Outre en Norvège, des cas de mutation du virus ont également été détectés depuis avril au Brésil, en Chine, au Japon, au Mexique, en Ukraine et aux Etats-Unis, selon le communiqué de l’OMS.

Pour l’instant, il n’y a pas de preuve indiquant que cette mutation se soit traduite par une augmentation inhabituelle du nombre de malades ou par un plus grand nombre de malades graves ou de cas mortels, selon l’OMS.

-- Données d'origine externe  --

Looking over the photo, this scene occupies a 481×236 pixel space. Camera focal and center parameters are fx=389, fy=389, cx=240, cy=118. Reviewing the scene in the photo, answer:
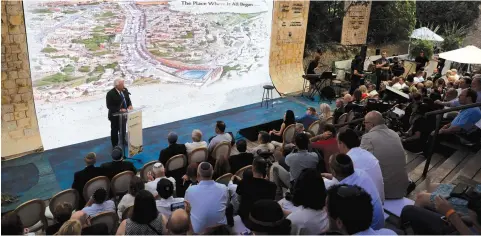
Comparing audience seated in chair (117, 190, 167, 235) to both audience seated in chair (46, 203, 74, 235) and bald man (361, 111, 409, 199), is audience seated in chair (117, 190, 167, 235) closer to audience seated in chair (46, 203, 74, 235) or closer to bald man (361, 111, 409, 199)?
audience seated in chair (46, 203, 74, 235)

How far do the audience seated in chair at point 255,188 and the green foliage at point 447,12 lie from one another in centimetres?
1960

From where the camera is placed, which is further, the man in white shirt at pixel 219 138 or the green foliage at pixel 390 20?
the green foliage at pixel 390 20

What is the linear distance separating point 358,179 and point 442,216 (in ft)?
2.37

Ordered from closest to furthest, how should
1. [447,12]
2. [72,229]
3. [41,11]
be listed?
[72,229]
[41,11]
[447,12]

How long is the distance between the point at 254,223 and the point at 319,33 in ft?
43.9

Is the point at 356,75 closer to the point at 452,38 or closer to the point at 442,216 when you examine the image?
the point at 442,216

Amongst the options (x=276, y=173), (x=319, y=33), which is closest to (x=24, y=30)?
(x=276, y=173)

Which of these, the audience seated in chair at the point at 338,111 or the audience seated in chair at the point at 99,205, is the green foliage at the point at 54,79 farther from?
the audience seated in chair at the point at 338,111

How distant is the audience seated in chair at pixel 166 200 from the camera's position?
3.75 metres

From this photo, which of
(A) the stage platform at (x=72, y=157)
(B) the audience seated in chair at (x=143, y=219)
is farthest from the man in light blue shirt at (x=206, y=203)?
(A) the stage platform at (x=72, y=157)

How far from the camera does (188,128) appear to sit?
8727 millimetres

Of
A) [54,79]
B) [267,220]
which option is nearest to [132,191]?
[267,220]

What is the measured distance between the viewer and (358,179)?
3.19 meters

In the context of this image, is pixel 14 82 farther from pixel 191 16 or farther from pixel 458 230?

Le virus de la grippe H1N1 a fait environ 6.750 morts, soit quelque 500 morts supplémentaires (+8%) en une semaine, selon le dernier bilan de l’Organisation mondiale de la santé publié vendredi.

Le continent américain reste le plus durement frappé avec plus de 4.806 morts, suivi de la région Asie-Pacifique (au moins 1.323 décès) et de l’Europe (au moins 350 morts).

En Europe, le virus est particulièrement actif dans le nord, l’est et le sud-est du continent, selon les données de l’OMS.

L’épidémie semble avoir atteint un pic en Islande, Irlande, le Royaume Uni (Irlande du Nord) et la Belgique tandis que les maladies grippales sont en “forte progression” en Serbie, Moldavie, Norvège, Lituanie et Géorgie, ainsi qu’au Bélarus, en Bulgarie, Roumanie et Ukraine.

La grippe est en revanche sur le déclin dans les zones tropicales d’Amérique latine et d’Asie, à l’exception du Pérou et de la Colombie, ainsi que du Sri Lanka.